# Wife is gone... kind of (long post)



## SurvivingTX (Dec 4, 2011)

I found this site while searching on the internet. Good site.

I have been married for over 20 years, with the first seven (7) being GREAT. The last years have been really tough.

She has filed divorce papers (I believe) 4 times, and threatens divorce if not weekly, at least several times each month. She signed a lease on a house in '07, never spent a night there, and it took me ~30 days and 3 mos rent to "buy out" of that mess. We have been to more conselors than I can count, and there is a fairly consistant message, "When she threatens to move out or D again, just pack her bags and place them at the door". The latest counselor (up until Aug 2011) had a unique view, "Neither of you are bad people, you are just bad together". The latest counselor spent extra time with me to explain that the relationship is not likely to get better (in it's current state) and that I already know the answer. She also spoke that my W may be facing a mid life crisis.

My W and I fundamentally disagree on many things:
- raising kids (she wants to be their friend, I thing there needs to be rules and consequences for their actions
- finances (she has racked up several times over 50K in cc bills)
- I seem to be the needy one on the relationship side (love to spend lots of time with her, shopping, hanging out, home remodel, etc)

My W has spent her adult life without a formal job (until ~2 mos ago), and has devoted herself to the kids. Mostly being their best friend. She recently took a decent job in late September.

About 11/01 (~ 1mo into her new job), she started talking again about moving out. After several days, I told her that it seemed like she was not going to be happy until she left me. If she was set on doing it, just do it and get it over with. It drug on for some time. The weekend before Thanksgiving, she told me that she had signed a lease on a house and was moving out the week of Thanksgiving. She started moving before Thanksgiving, then played happy married couple for our college son coming home, then returned to moving out. She had moved most everything by 11/30 and began staying there on 11/30. She cleared EVERYTHING out of several rooms (while I was at work), including pictures, all furniture, EVERYTHING. She did the LR, GR, Breakfast, study, and my kids rooms. She did not touch our 17yo son's room, MBR, or the MBR closet (she has taken minimal clothes). Our 17 yo wants NOTHING to do with her. He found out she had not included him in the move, not sure he would have wanted to go.

Our 16yo and 14yo daughters both went with her, and really did not speak to me for the two weeks leading up to the move. They are UGLY to me.

I was hurt by everything she took, as it seems really "final", yet she insists she does not want to make it final. She needs to work things out for herself.

She found out that our son was in town last night and showed up at the house, acting as if everything was good. She said she needed to pick up a few things. My older son just thinks it is weird, and says his mother has no answers when he asks. 

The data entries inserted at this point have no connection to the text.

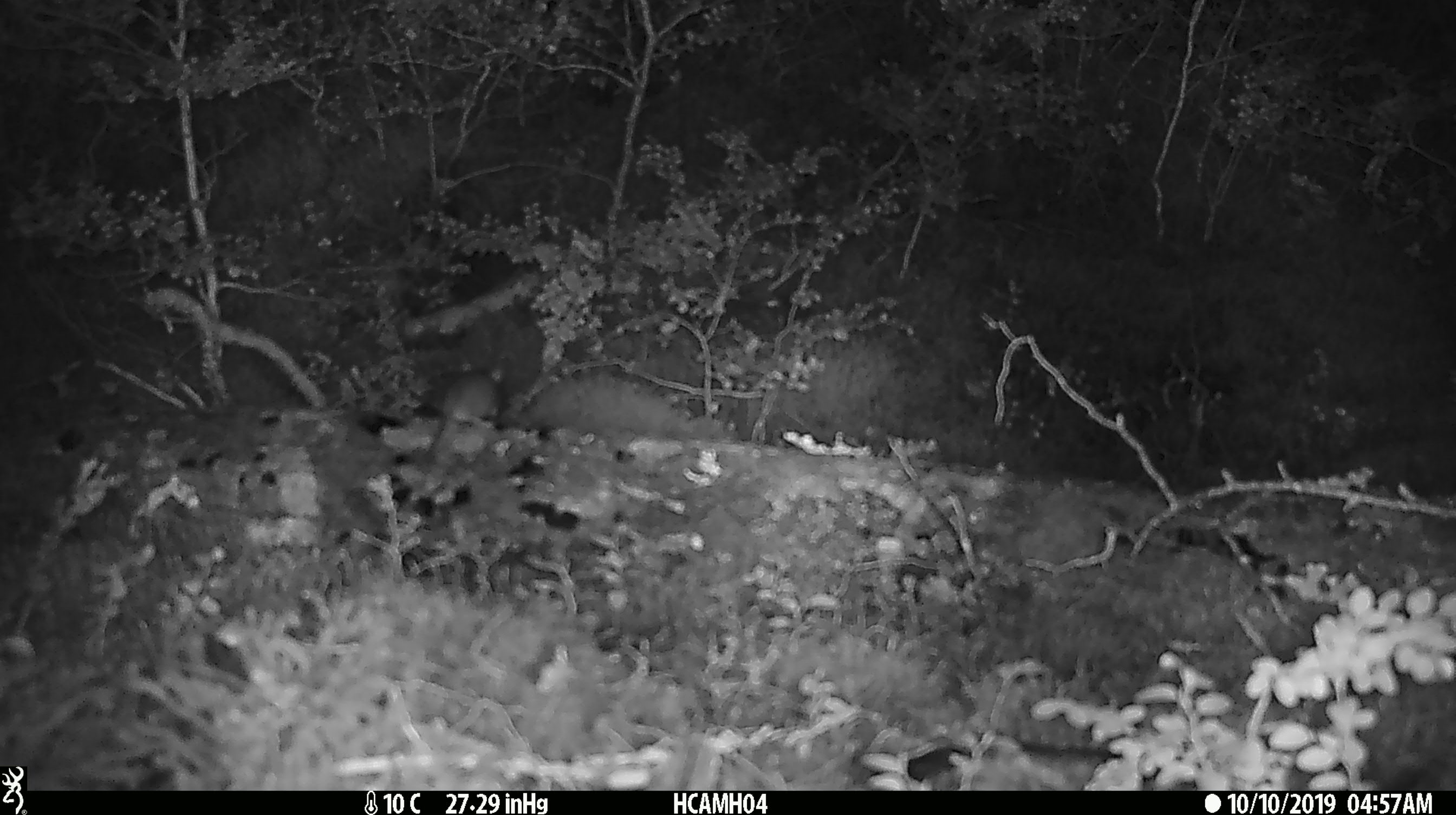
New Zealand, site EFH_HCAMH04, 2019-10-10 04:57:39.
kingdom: Animalia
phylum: Chordata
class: Mammalia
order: Rodentia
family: Muridae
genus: Mus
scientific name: Mus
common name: mouse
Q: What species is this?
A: Mouse (Mus).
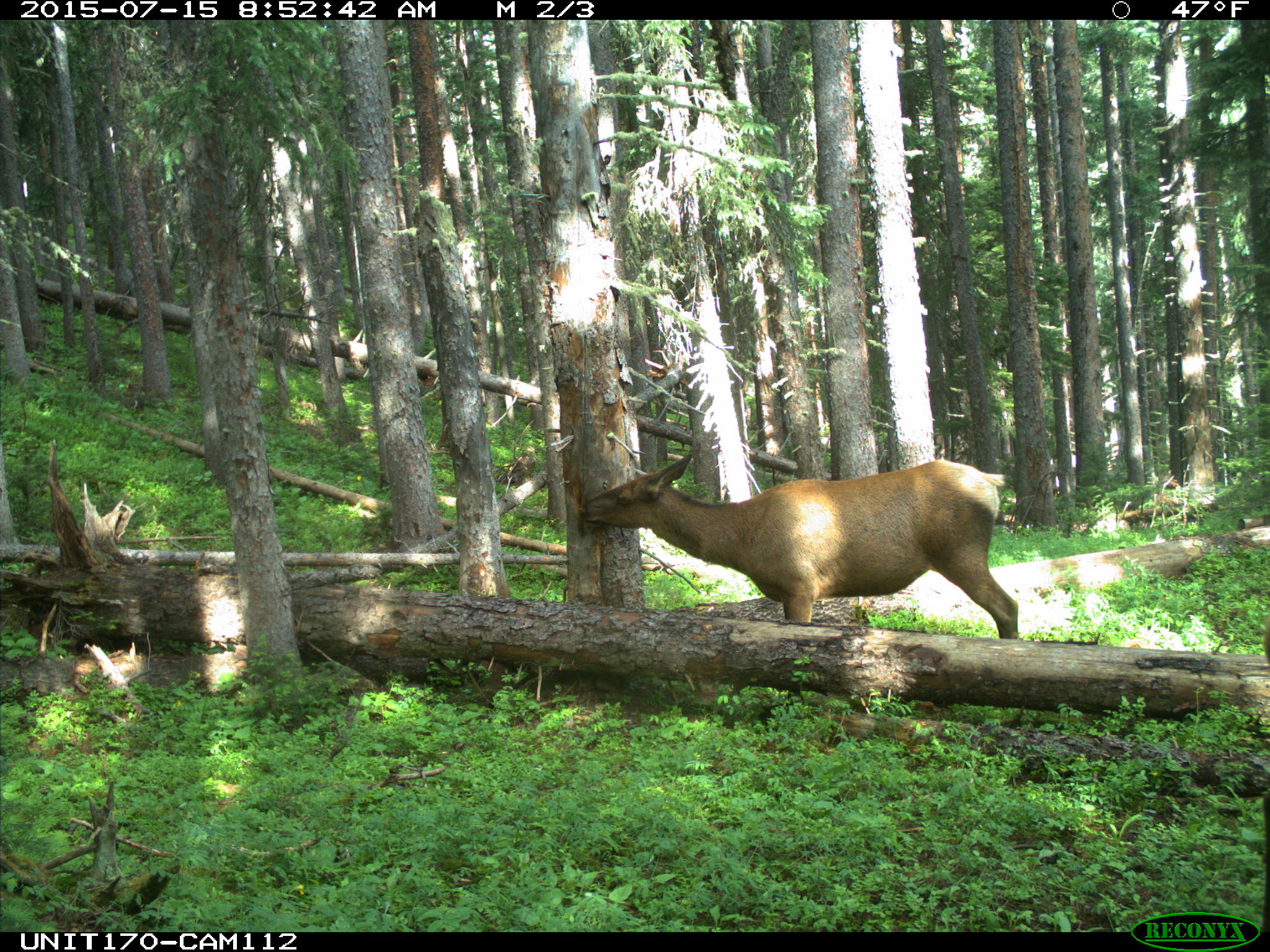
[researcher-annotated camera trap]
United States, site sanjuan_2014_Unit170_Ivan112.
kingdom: Animalia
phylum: Chordata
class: Mammalia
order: Artiodactyla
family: Cervidae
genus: Cervus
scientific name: Cervus elaphus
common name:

Probably against the judgement of members here, I did go pick her up from work for lunch today, I had our second son with me. They did not speak at all.

After she returned to work, I asked our son if he was uncomfortable with going to lunch with Mom. He said YES! I asked if he wanted to not do that anymore. He said he didn't want to. I asked "why?". He very calmly says, "You go pick her up and you both act like all is fine. She left YOU, Dad!" Ouch that hurt!

Anyways, she has said that she intends to go to church tomorrow, and could we discuss some stuff in the afternoon. I have been providing more than required under CS, so finances should be handled. She says she needs to pick up more of her clothes. Beyond clothes, there is not much more that she can take, the house is pretty much empty.

I am lost as to path to take, as she continues to lure me in. She has signed a year lease, and I have no intent of cleaning up that mess again. It looks like we are destined to be split for some time.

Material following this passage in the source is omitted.